### Problem statement
Count the lines in the records below that contain the string "instances", and give only the number.

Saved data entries
.....

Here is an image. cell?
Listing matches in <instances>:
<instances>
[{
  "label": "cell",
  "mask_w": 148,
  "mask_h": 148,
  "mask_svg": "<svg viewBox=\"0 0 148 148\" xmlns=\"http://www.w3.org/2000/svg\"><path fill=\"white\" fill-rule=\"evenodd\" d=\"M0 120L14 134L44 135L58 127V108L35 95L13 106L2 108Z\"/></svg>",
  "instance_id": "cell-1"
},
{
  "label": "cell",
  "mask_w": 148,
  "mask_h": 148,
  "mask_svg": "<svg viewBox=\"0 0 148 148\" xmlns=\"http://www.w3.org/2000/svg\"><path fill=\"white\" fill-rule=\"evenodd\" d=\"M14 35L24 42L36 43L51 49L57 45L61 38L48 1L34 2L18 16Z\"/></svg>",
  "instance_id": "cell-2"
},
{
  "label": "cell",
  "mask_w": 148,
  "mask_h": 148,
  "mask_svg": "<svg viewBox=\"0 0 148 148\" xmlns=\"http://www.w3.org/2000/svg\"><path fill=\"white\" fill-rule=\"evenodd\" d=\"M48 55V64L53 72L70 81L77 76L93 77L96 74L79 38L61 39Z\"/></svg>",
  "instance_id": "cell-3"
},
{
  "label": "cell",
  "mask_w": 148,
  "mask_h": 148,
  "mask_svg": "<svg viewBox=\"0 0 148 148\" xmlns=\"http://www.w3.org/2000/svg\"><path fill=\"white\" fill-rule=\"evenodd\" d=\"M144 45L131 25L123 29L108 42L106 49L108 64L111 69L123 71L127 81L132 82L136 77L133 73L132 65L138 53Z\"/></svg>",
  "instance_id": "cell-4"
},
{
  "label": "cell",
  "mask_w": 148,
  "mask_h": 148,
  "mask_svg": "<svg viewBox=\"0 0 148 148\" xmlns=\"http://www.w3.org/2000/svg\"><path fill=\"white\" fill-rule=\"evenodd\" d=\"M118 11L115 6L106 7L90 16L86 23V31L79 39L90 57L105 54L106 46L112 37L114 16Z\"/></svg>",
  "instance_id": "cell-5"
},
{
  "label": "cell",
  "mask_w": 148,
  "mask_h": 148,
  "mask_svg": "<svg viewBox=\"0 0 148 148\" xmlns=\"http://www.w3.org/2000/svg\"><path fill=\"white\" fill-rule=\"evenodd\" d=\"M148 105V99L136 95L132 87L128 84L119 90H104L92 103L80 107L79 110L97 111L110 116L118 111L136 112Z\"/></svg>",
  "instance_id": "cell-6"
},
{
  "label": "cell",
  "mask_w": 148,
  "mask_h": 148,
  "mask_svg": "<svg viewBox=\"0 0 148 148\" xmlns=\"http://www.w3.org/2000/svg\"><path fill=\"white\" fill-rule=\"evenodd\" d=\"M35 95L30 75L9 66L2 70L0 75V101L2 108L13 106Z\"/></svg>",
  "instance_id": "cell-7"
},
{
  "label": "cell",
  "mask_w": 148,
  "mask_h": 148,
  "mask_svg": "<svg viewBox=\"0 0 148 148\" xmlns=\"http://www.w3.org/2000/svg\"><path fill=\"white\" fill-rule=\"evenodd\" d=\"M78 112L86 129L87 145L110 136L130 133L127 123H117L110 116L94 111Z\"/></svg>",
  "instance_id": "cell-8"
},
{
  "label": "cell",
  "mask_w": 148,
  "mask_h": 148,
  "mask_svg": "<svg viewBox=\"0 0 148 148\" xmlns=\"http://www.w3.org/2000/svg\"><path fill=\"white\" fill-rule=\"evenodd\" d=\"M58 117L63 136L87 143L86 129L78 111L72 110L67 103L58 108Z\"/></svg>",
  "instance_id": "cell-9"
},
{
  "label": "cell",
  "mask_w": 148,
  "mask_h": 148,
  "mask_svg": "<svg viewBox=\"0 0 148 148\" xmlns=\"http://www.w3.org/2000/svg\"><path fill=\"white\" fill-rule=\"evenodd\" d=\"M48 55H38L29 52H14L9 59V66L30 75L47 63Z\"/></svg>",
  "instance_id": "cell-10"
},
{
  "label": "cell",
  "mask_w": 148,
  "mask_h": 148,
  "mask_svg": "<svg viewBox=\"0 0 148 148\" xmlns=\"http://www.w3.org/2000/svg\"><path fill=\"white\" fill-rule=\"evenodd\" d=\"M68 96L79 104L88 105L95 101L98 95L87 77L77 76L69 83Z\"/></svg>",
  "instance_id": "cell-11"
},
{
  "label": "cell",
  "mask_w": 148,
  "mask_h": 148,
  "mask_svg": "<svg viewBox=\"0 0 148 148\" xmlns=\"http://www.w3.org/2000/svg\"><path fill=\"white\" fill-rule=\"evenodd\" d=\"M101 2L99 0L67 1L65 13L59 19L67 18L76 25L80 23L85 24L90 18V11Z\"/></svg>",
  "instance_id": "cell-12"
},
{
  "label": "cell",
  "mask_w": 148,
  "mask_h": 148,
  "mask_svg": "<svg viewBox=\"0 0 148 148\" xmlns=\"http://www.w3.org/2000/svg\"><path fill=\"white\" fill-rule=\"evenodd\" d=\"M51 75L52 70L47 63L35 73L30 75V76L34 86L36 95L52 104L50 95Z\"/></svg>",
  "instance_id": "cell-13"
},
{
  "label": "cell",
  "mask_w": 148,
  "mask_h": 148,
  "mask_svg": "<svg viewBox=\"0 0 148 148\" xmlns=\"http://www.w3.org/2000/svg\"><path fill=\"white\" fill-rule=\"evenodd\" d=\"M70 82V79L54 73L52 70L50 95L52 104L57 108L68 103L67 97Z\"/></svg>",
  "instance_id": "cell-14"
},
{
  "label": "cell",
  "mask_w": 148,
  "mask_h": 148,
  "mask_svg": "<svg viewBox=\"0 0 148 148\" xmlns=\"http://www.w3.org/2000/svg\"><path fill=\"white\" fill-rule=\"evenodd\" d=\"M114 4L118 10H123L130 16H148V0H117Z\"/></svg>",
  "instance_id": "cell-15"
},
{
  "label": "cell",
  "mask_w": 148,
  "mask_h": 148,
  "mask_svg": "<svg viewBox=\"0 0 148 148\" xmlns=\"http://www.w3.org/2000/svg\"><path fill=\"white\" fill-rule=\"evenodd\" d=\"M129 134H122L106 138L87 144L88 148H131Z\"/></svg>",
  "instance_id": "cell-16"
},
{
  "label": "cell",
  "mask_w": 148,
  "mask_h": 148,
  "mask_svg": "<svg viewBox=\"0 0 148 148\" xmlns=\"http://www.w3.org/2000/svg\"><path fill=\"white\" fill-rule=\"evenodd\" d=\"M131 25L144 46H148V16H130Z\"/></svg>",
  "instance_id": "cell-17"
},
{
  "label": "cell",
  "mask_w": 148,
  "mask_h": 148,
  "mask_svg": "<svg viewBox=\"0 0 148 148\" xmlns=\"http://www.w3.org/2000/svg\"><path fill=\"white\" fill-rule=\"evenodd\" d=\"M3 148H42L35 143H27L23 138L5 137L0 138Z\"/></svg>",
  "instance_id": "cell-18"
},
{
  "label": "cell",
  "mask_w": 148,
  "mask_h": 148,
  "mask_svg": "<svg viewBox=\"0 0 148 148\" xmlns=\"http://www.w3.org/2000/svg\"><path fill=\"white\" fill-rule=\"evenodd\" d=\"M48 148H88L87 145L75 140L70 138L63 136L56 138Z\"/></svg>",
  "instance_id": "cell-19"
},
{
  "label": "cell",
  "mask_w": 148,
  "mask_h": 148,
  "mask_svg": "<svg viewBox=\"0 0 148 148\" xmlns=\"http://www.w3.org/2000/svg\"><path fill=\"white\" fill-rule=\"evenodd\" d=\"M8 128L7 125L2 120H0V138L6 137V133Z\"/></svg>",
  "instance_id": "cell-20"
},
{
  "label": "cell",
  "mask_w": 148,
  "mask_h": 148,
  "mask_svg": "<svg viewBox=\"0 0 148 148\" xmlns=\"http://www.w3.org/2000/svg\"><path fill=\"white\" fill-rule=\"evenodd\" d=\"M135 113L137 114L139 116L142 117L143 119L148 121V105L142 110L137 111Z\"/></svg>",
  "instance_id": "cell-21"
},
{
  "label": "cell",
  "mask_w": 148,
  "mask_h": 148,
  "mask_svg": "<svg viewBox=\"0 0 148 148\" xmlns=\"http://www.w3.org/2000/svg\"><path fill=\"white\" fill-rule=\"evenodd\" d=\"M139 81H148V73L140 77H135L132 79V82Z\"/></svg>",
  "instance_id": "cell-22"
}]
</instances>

.....

### Written solution
3